Lines listed in a dataset.
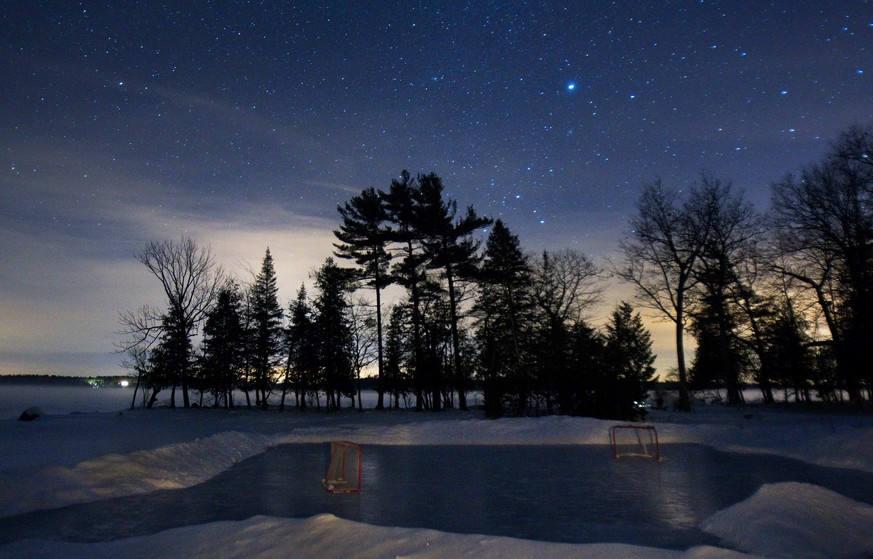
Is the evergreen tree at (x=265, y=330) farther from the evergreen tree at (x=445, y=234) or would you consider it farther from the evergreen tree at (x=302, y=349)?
the evergreen tree at (x=445, y=234)

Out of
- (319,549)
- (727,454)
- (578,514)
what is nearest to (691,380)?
(727,454)

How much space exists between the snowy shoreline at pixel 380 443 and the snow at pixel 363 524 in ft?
0.08

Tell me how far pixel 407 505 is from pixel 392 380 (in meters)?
40.9

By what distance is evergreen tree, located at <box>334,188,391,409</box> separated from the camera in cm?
3756

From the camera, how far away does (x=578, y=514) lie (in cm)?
806

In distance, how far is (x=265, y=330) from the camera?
54188 mm

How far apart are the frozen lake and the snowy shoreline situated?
2.23 feet

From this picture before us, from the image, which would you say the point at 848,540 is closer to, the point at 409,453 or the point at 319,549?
the point at 319,549

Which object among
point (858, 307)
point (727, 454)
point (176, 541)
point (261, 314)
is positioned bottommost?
point (727, 454)

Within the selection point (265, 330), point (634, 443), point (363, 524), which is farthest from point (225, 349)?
point (363, 524)

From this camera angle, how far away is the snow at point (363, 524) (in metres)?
5.37

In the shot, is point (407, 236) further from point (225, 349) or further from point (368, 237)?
point (225, 349)

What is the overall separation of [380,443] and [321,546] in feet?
51.6

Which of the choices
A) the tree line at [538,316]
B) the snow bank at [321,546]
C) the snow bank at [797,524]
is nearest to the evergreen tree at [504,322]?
the tree line at [538,316]
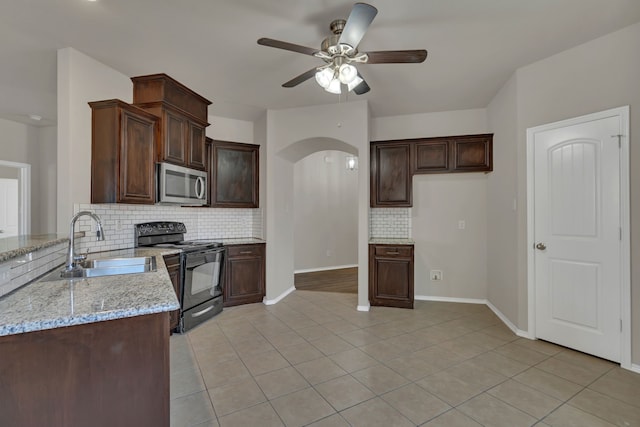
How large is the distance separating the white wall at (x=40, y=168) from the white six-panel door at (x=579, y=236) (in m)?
6.87

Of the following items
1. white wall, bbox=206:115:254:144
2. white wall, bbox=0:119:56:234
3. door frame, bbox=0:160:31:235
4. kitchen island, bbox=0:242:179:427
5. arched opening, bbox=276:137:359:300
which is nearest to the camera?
kitchen island, bbox=0:242:179:427

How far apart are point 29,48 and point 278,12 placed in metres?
2.33

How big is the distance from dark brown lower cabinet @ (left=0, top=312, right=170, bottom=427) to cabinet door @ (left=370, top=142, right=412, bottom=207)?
11.4ft

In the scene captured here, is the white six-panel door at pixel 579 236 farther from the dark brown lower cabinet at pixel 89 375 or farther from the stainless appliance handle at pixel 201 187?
the stainless appliance handle at pixel 201 187

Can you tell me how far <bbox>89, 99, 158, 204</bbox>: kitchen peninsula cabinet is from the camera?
2.68 m

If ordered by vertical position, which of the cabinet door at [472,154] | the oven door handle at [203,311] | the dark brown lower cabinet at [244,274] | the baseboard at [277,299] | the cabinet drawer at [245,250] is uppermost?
the cabinet door at [472,154]

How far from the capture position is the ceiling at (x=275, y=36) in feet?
7.02

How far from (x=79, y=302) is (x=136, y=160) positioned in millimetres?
2029

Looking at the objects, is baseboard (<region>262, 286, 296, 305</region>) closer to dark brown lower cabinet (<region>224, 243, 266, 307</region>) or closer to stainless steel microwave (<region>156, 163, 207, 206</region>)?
dark brown lower cabinet (<region>224, 243, 266, 307</region>)

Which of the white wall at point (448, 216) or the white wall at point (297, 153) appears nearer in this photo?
the white wall at point (297, 153)

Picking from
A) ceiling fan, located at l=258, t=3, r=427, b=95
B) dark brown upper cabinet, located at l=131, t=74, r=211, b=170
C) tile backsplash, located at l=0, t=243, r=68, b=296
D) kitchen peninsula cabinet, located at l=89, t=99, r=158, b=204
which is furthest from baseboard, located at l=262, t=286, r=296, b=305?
ceiling fan, located at l=258, t=3, r=427, b=95

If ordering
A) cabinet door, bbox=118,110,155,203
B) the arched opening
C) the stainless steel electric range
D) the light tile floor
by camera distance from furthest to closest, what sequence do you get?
the arched opening < the stainless steel electric range < cabinet door, bbox=118,110,155,203 < the light tile floor

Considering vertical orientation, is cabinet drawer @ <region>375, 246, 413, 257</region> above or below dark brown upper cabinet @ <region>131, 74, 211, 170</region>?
below

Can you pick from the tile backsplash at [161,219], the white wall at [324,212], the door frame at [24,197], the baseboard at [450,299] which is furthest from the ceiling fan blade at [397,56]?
the door frame at [24,197]
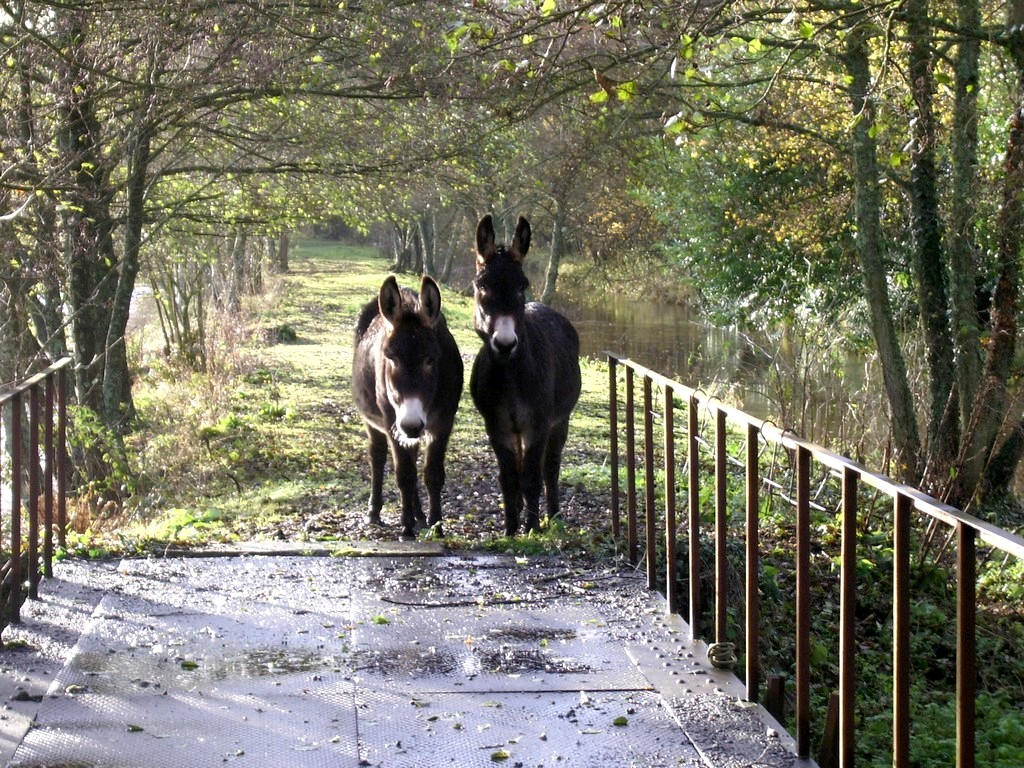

TASK GOAL. Edit the lines from the one with "Considering vertical orientation, is" up to and including the last line, replacing "cabinet drawer" with "kitchen drawer" and leaving everything else unchanged. Leave the pictures out of your answer.

TASK ANSWER.
Considering vertical orientation, is kitchen drawer @ <region>375, 246, 413, 257</region> above or below dark brown upper cabinet @ <region>131, 74, 211, 170</region>?
below

Can you pick from the tile backsplash at [161,219], the white wall at [324,212], the door frame at [24,197], the baseboard at [450,299] which is furthest from the ceiling fan blade at [397,56]?
the door frame at [24,197]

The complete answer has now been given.